▶ **OBJECTIVE**
Lines before the one containing "What is the distance from" are excluded; retype that line and all remaining lines of the material exactly.

(Excerpts of spatial question data)
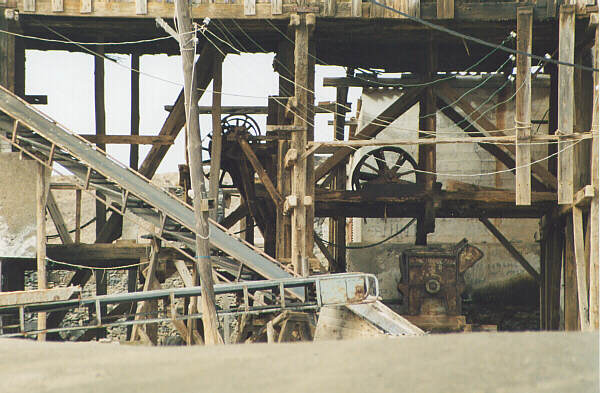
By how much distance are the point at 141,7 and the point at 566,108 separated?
8737mm

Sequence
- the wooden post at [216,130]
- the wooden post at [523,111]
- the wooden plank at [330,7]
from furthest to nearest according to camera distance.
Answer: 1. the wooden post at [216,130]
2. the wooden plank at [330,7]
3. the wooden post at [523,111]

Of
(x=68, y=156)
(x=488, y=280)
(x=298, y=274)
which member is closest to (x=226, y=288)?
(x=298, y=274)

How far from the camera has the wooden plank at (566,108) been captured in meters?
19.4

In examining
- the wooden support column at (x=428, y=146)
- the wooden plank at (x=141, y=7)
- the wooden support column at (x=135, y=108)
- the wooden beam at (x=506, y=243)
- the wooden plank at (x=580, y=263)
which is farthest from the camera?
the wooden beam at (x=506, y=243)

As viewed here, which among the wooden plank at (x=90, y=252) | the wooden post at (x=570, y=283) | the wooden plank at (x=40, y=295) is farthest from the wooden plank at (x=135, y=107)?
the wooden post at (x=570, y=283)

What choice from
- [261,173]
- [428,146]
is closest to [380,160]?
[428,146]

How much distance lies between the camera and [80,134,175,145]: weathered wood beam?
22.6 m

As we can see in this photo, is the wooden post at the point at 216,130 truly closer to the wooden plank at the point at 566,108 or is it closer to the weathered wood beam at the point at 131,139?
the weathered wood beam at the point at 131,139

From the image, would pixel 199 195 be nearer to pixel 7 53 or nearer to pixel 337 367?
pixel 7 53

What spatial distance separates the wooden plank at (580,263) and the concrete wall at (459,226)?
7986 millimetres

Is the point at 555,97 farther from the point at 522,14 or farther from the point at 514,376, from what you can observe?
the point at 514,376

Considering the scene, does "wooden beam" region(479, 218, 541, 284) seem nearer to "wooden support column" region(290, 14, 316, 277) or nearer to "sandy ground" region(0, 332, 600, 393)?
"wooden support column" region(290, 14, 316, 277)

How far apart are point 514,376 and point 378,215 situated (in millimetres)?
15687

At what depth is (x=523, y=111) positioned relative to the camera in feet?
64.8
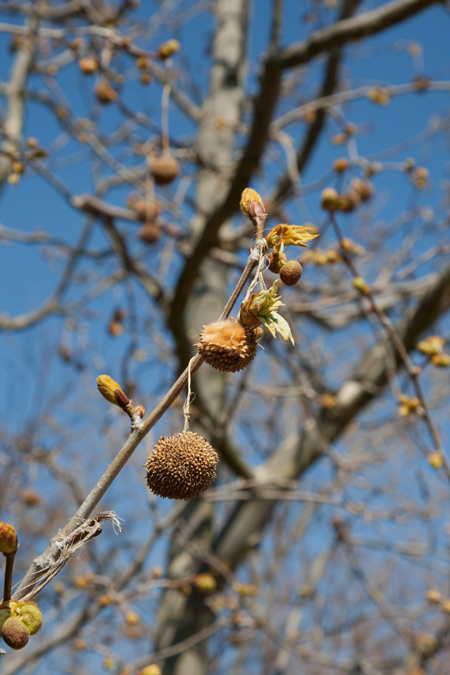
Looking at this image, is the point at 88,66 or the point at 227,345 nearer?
the point at 227,345

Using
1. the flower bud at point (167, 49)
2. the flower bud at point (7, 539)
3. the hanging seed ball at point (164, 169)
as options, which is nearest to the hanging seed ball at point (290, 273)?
the flower bud at point (7, 539)

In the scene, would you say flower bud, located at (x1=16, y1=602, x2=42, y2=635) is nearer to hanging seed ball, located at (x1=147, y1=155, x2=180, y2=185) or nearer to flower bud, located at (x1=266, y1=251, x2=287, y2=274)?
flower bud, located at (x1=266, y1=251, x2=287, y2=274)

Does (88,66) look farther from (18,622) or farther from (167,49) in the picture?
(18,622)

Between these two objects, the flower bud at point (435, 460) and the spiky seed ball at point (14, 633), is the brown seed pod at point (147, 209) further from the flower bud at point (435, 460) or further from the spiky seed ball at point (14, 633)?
the spiky seed ball at point (14, 633)

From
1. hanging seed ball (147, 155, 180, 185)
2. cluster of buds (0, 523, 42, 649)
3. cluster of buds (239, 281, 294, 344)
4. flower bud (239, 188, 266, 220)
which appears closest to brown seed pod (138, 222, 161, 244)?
hanging seed ball (147, 155, 180, 185)

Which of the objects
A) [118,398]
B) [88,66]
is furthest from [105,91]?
[118,398]
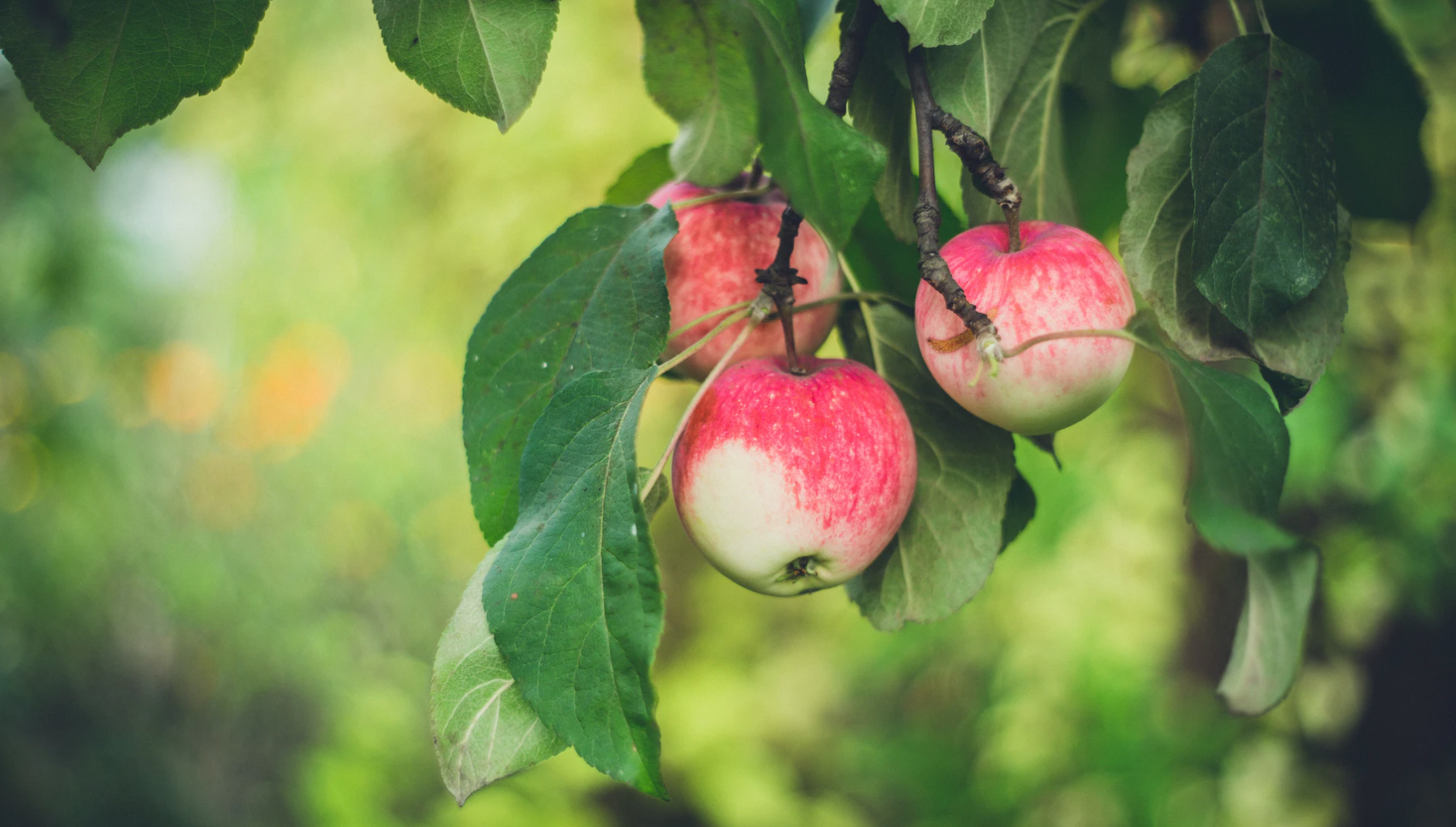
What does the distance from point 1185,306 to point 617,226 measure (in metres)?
0.23

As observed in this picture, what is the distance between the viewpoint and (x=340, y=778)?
5.60ft

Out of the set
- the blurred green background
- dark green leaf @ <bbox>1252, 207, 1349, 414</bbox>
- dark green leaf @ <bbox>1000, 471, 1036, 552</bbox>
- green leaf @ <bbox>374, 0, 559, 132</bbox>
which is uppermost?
green leaf @ <bbox>374, 0, 559, 132</bbox>

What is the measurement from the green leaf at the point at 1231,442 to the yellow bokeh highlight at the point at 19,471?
2595 millimetres

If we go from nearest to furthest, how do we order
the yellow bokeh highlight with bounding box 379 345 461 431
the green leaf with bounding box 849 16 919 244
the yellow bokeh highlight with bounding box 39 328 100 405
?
the green leaf with bounding box 849 16 919 244, the yellow bokeh highlight with bounding box 39 328 100 405, the yellow bokeh highlight with bounding box 379 345 461 431

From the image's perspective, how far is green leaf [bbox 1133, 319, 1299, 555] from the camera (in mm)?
289

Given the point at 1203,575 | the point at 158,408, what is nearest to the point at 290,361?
the point at 158,408

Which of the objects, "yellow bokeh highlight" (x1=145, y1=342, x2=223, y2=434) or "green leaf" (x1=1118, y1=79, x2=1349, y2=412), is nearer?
"green leaf" (x1=1118, y1=79, x2=1349, y2=412)

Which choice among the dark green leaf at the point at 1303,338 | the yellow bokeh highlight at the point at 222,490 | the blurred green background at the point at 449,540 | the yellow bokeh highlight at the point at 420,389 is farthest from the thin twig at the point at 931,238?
the yellow bokeh highlight at the point at 222,490

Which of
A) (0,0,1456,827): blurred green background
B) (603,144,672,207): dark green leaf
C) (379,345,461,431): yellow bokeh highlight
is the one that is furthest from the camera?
(379,345,461,431): yellow bokeh highlight

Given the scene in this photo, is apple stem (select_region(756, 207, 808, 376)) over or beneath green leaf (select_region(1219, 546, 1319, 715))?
over

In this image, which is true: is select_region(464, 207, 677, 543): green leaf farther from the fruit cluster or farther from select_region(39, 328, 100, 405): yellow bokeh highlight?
select_region(39, 328, 100, 405): yellow bokeh highlight

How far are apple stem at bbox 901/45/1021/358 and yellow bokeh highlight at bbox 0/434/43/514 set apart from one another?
251 centimetres

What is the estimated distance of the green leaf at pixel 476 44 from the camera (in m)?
0.35

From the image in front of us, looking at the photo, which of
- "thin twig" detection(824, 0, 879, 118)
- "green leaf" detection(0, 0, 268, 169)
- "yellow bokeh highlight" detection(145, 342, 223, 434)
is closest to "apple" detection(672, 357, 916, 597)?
"thin twig" detection(824, 0, 879, 118)
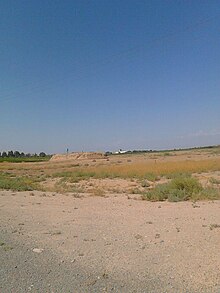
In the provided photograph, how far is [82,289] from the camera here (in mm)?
4070

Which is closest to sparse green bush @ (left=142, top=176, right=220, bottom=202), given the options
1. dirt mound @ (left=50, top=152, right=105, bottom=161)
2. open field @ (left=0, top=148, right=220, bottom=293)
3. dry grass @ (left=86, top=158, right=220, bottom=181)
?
open field @ (left=0, top=148, right=220, bottom=293)

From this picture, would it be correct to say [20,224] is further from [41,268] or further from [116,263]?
[116,263]

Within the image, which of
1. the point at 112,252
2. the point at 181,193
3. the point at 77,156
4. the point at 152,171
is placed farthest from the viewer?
the point at 77,156

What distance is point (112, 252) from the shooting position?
580 cm

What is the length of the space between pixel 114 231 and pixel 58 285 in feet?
11.6

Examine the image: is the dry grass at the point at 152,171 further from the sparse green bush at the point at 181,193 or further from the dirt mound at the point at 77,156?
the dirt mound at the point at 77,156

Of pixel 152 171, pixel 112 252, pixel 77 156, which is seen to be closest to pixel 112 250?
pixel 112 252

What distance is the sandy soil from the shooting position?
428 cm

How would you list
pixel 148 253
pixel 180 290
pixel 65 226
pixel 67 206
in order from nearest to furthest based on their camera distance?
pixel 180 290, pixel 148 253, pixel 65 226, pixel 67 206

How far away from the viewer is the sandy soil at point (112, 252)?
14.0 ft

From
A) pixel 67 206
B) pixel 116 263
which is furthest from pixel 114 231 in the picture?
pixel 67 206

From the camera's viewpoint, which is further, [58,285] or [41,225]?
[41,225]

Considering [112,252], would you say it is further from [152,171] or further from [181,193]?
[152,171]

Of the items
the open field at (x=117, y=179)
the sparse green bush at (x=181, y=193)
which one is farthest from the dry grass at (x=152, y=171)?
the sparse green bush at (x=181, y=193)
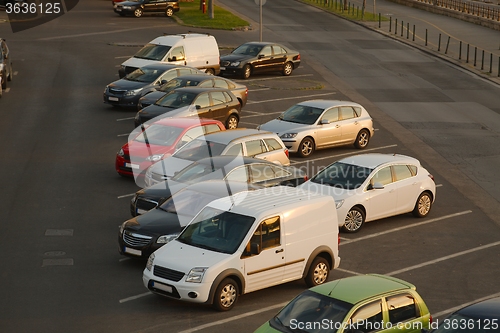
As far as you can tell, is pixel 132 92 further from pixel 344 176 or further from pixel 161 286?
pixel 161 286

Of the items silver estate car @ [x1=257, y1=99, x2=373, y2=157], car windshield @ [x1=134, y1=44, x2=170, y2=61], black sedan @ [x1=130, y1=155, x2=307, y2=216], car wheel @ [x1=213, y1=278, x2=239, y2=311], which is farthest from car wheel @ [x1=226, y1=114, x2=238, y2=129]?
car wheel @ [x1=213, y1=278, x2=239, y2=311]

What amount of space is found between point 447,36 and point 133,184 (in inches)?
1375

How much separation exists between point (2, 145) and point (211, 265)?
13179 mm

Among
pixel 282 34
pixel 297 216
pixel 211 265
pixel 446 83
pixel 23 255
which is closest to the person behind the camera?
pixel 211 265

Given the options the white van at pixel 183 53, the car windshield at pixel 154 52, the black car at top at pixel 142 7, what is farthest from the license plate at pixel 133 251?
the black car at top at pixel 142 7

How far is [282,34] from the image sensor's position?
5041cm

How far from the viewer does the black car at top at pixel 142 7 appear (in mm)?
54000

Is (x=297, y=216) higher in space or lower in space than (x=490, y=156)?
higher

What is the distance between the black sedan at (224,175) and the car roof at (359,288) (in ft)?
22.8

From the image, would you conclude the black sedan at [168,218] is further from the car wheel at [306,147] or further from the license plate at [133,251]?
the car wheel at [306,147]

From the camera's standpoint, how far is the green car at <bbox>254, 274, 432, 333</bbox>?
11383 mm

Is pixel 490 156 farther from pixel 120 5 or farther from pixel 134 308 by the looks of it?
pixel 120 5

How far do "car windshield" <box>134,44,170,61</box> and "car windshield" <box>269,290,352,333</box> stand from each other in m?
23.7

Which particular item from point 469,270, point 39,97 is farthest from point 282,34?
point 469,270
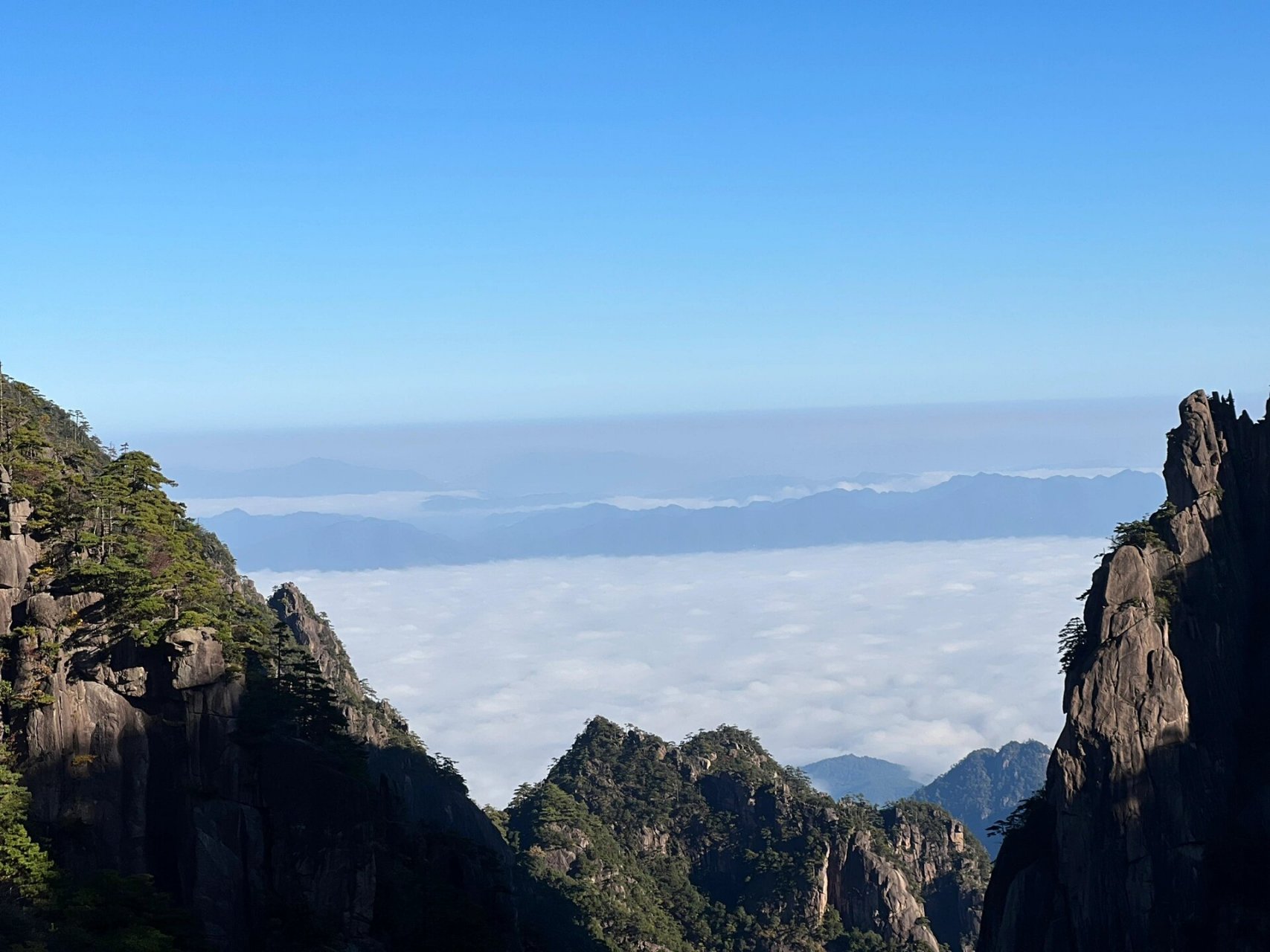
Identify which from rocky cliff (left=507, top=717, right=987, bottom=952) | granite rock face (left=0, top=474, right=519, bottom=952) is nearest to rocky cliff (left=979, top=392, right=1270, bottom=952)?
granite rock face (left=0, top=474, right=519, bottom=952)

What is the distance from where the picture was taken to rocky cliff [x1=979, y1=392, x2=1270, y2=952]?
53750mm

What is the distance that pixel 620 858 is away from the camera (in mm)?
95062

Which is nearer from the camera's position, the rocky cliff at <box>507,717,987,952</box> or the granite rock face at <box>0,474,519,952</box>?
the granite rock face at <box>0,474,519,952</box>

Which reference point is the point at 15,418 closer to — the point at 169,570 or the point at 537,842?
the point at 169,570

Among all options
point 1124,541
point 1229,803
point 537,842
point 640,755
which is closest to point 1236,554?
point 1124,541

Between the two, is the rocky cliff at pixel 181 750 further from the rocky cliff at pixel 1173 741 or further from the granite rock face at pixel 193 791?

▶ **PROBLEM SOLUTION**
What is the distance from where the picture was taken to rocky cliff [x1=979, y1=392, x2=1270, y2=952]?
53750mm

What is the distance that pixel 620 858 is away from the camera (in mm)?
95062

Which is nearer from the camera's position, the rocky cliff at <box>507,717,987,952</box> or the granite rock face at <box>0,474,519,952</box>?
the granite rock face at <box>0,474,519,952</box>

Which reference point is the point at 15,418 closer to — the point at 169,570 or the point at 537,842?
the point at 169,570

Among all options
point 1124,541
point 1229,803
point 537,842
point 640,755
which is closest to point 1236,554?
point 1124,541

Between the two, is the rocky cliff at pixel 181 750 further from the rocky cliff at pixel 1173 741 or further from the granite rock face at pixel 193 791?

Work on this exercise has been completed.